中国 北京

フェアスカイの孔繁文及び張秋林が代理した案件が、CNIPA2018年特許復審無効十大案件に選出

フェアスカイ特許法律事務所の孔繁文及び張秋林が代理した「中微半導体設備(上海)有限公司vs維易科精密器具国際貿易(上海)有限公司(Veeco Instruments Inc.の中国支所)」発明特許無効案件が、国家知識産権局2018年特許復審無効十大案件に選出された。

 

【本案件の基礎情報】

案件整理番号:第5W113251号

決定日:2017年11月17日

特許番号:201220056049.5

発明名称:化学気相蒸着装置

特許権者:中微半導体設備(上海)有限公司

無効宣告請求人:維易科精密器具国際貿易(上海)有限公司

 

【本案件の紹介】

請求人である維易科精密器具国際貿易(上海)有限公司(以下、「維易科公司」と称する)は、中微半導体設備(上海)有限公司(以下、「中微公司」と称する)保有の第ZL 201220056049.5号特許権に対して無効宣告請求を提出した。係争特許発明は、化学気相蒸着(CVD)装置、特に有機金属化学気相蒸着(MOCVD)装置に関するもの。

維易科公司は、この分野で大半のコア技術を保有する業界大手企業で、2017年4月にニューヨーク東部連邦裁判所で、中微公司のコア部品サプライヤーであるSGLに対して特許侵害訴訟を起こし、行為保全決定を得、SGLによる中微公司へ部品提供を差し止めた。これに対抗する形で、中微公司は、維易科公司が係争特許権を侵害するとして、維易科公司を相手取って福建省高級人民裁判所に提訴した。そこで、維易科公司は、係争特許に対して元特許復審委員会に無効審判請求を提出した。係争特許に係る「MOCVD装置」は半導体素子(例えば、LEDチップ)を生産するための重要設備であり、半導体業界で重要な役割を果たし、業界発展に重要な影響力を有している。このため、本案件は半導体業界及び社会で広く注目を浴び、2017年中国半導体業界の十大事件の一つとなった。

元特許復審委員会は、特許権者が無効審判段階で提出した修正後の権利要求を基に審査し、第33884号無効審判請求決定書で特許権の有効性を維持した。

本決定が出された後、中微公司は福建省高級人民裁判所で維易科公司に対する行為保全決定を得た。

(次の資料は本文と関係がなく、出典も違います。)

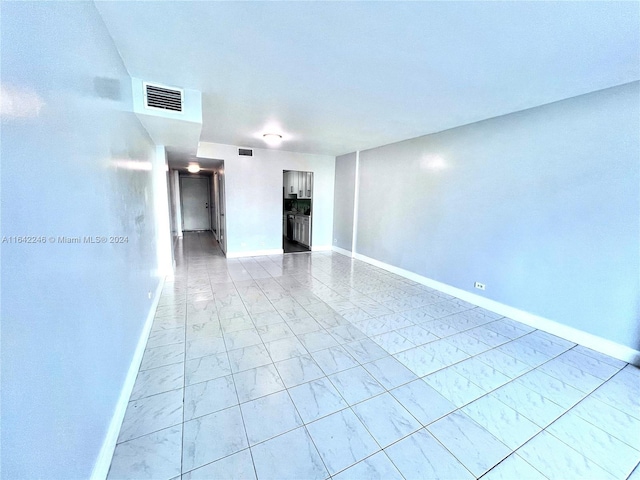 empty room featuring marble finish floor, baseboards, and visible vents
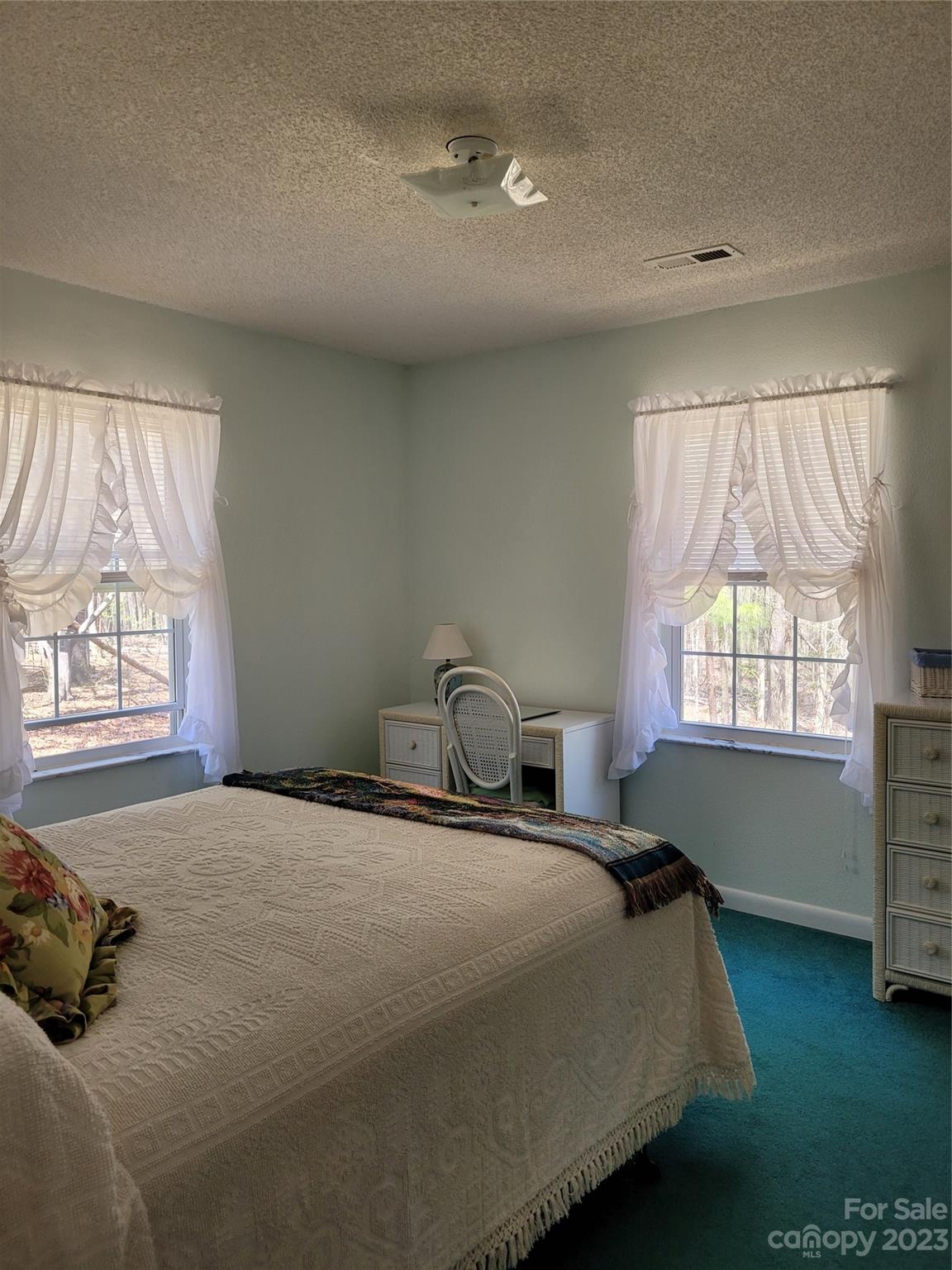 8705 Simpson Road Waxhaw, NC 28173 - Photo 28 of 46 a bedroom with a bed and a window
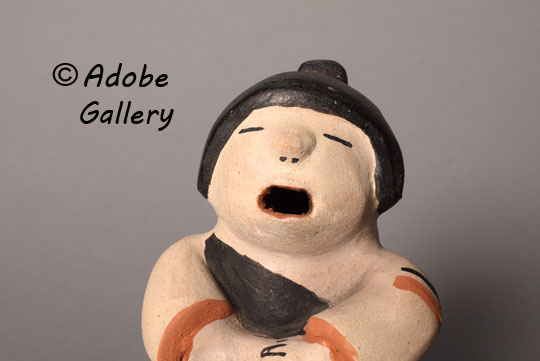 Close up view of the face of this figurine. Close up view of the face of this figurine.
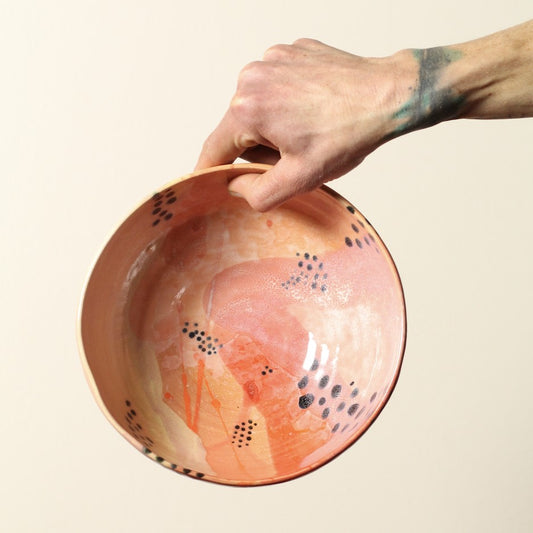 Hand holding a ceramic bowl with abstract design on a beige background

その後、両者の継続交渉により、双方は本件特許紛争を停止することに合意し、全世界で相互に実施許諾するとの和解契約書を締結した。

 

【本案件の意義】

本案件は、新規性及び進歩性の評価においては技術本質を把握すべきという審査理念に基づき、発明に対する分析が技術的特徴の対比及び技術の判断に当たって重要な役割を果たすということを示した。

さらに、本案件は、企業間競争において特許が有効な武器として重要な役割を果たすということ、また、中国企業が国際市場競争で自身の知的財産権を効果的に活用できるということを示した。